# TASK GOAL
For this exercise, write out exactly the lines from the line containing "2024-05-17T00:34:59, 3-frame burst." through the last line of the records, and no other lines.
*** RECORDS TO USE ***
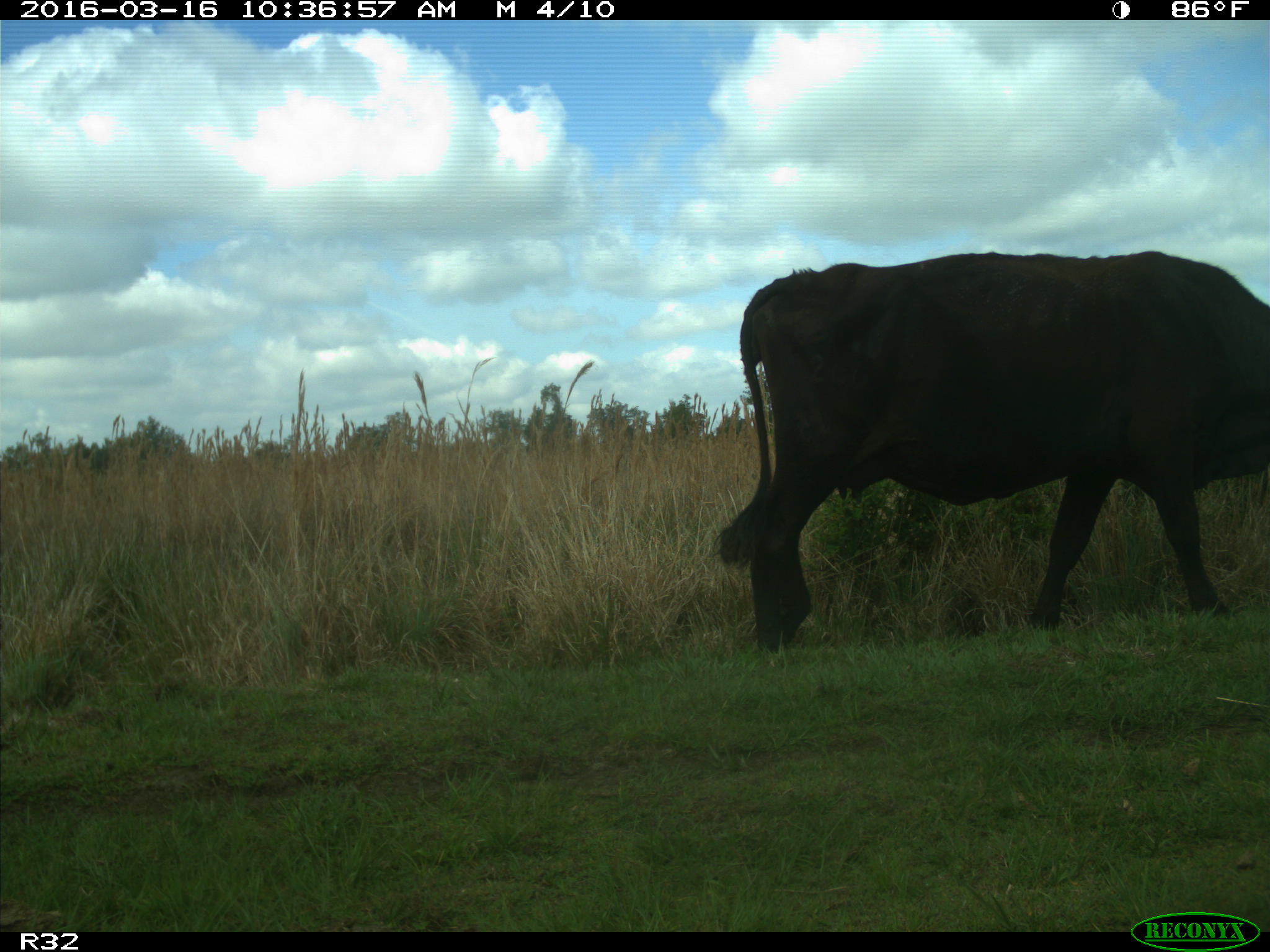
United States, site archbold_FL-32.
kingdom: Animalia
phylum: Chordata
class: Mammalia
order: Artiodactyla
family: Bovidae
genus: Bos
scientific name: Bos taurus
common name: domestic cow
Bos taurus (domestic cow).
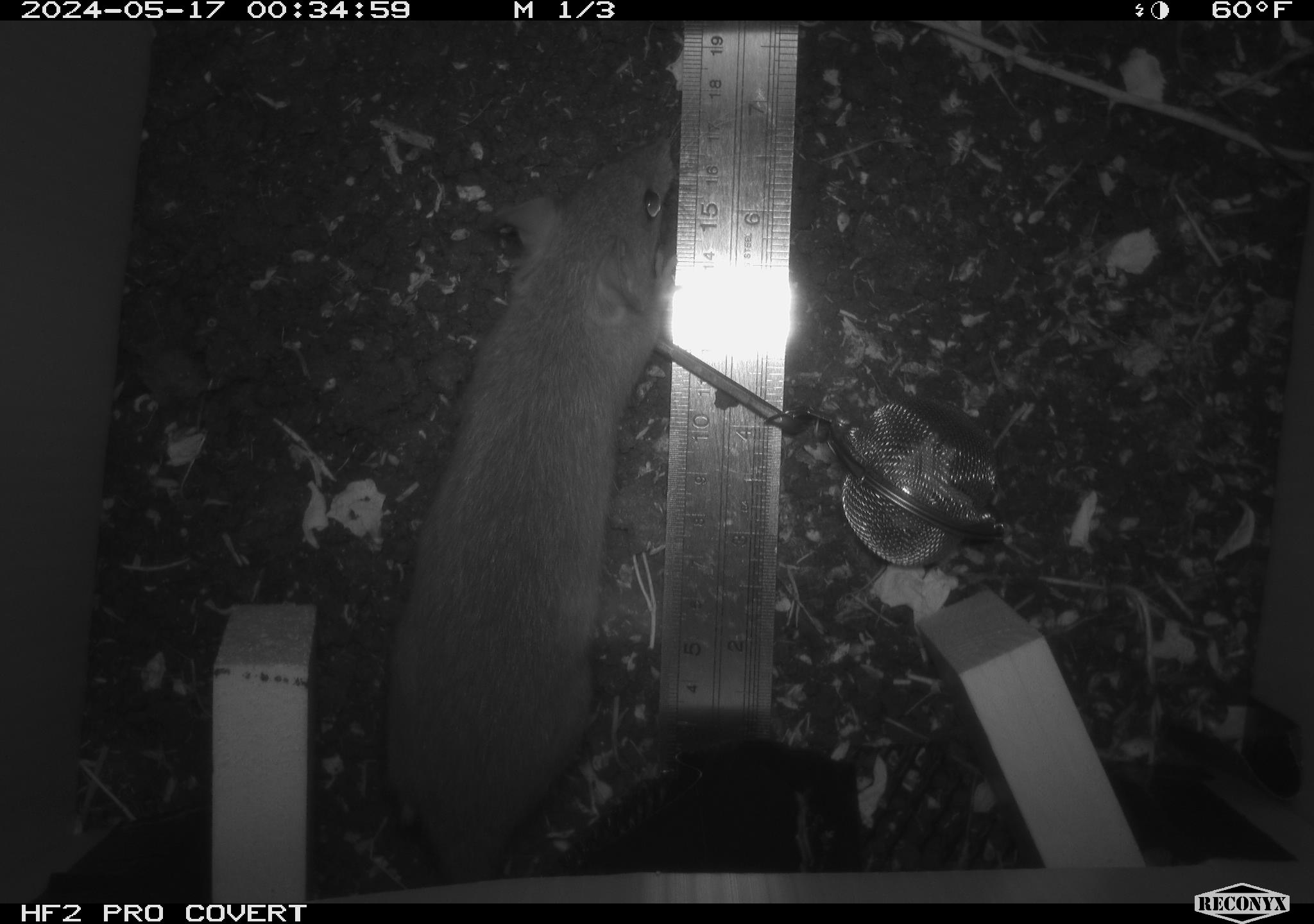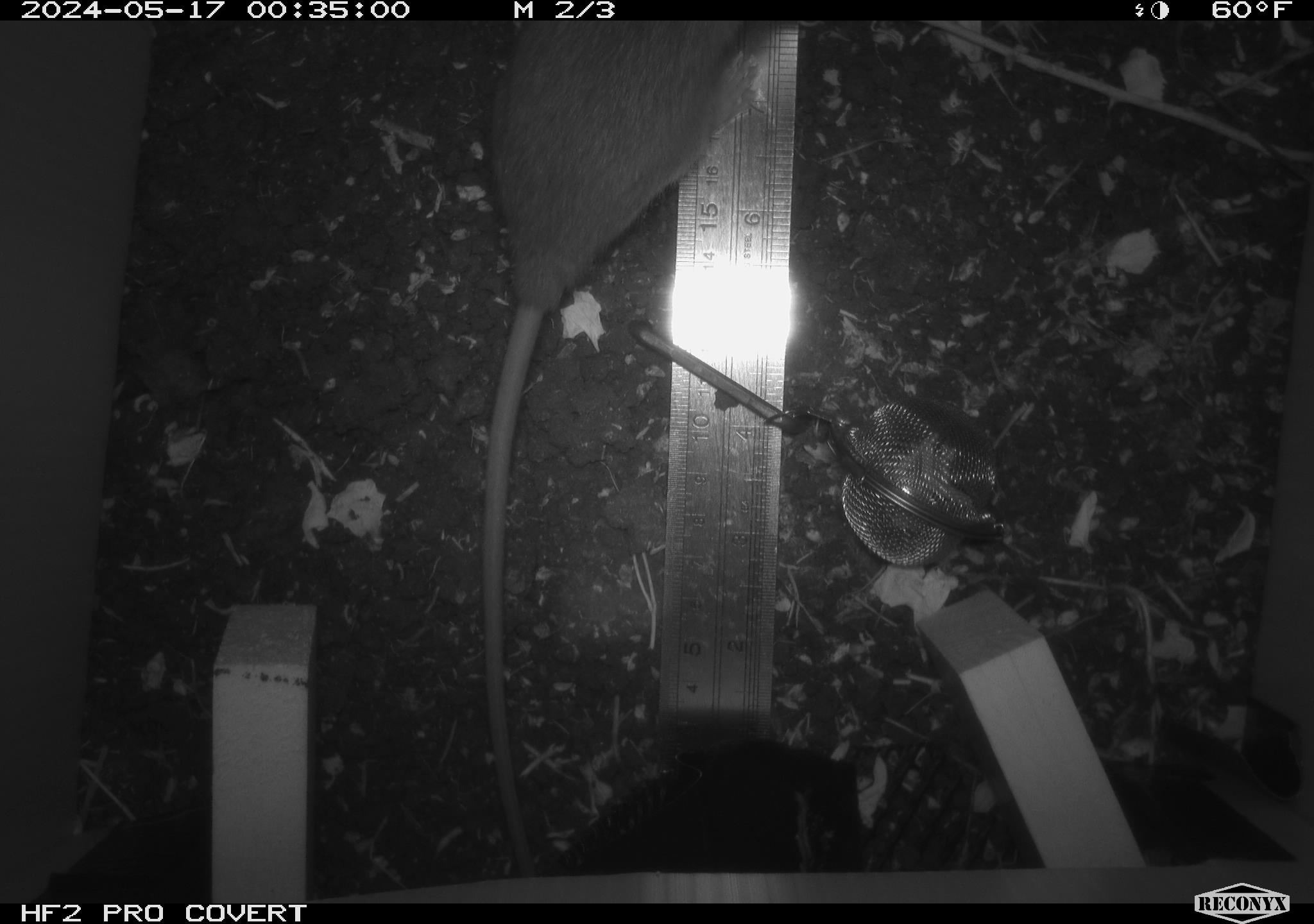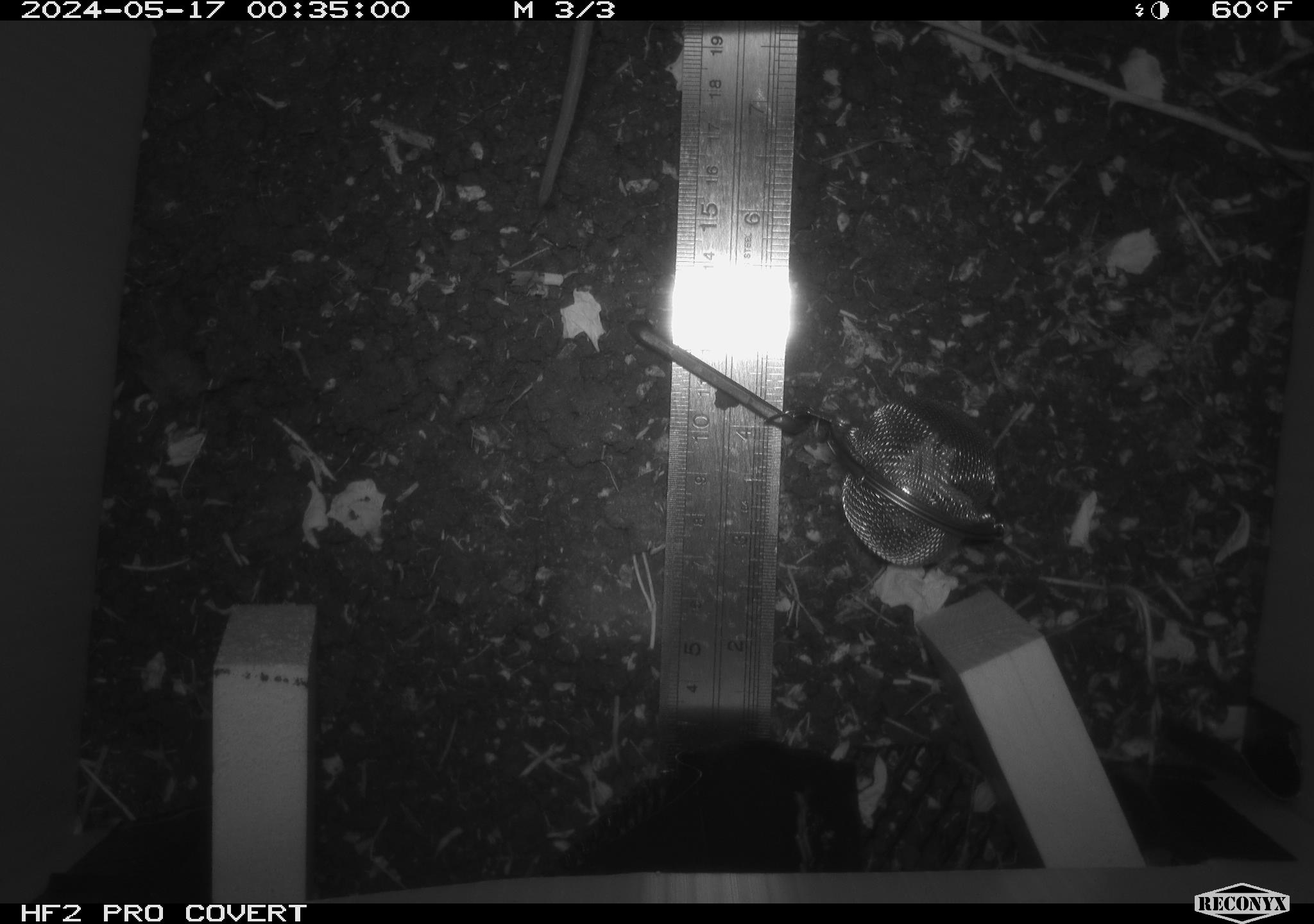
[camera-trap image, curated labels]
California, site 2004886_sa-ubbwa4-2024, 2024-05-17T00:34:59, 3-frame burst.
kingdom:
*** End of RECORDS TO USE ***
# PROBLEM SOLUTION
California, site 2004886_sa-ubbwa4-2024, 2024-05-17T00:34:59, 3-frame burst.
kingdom:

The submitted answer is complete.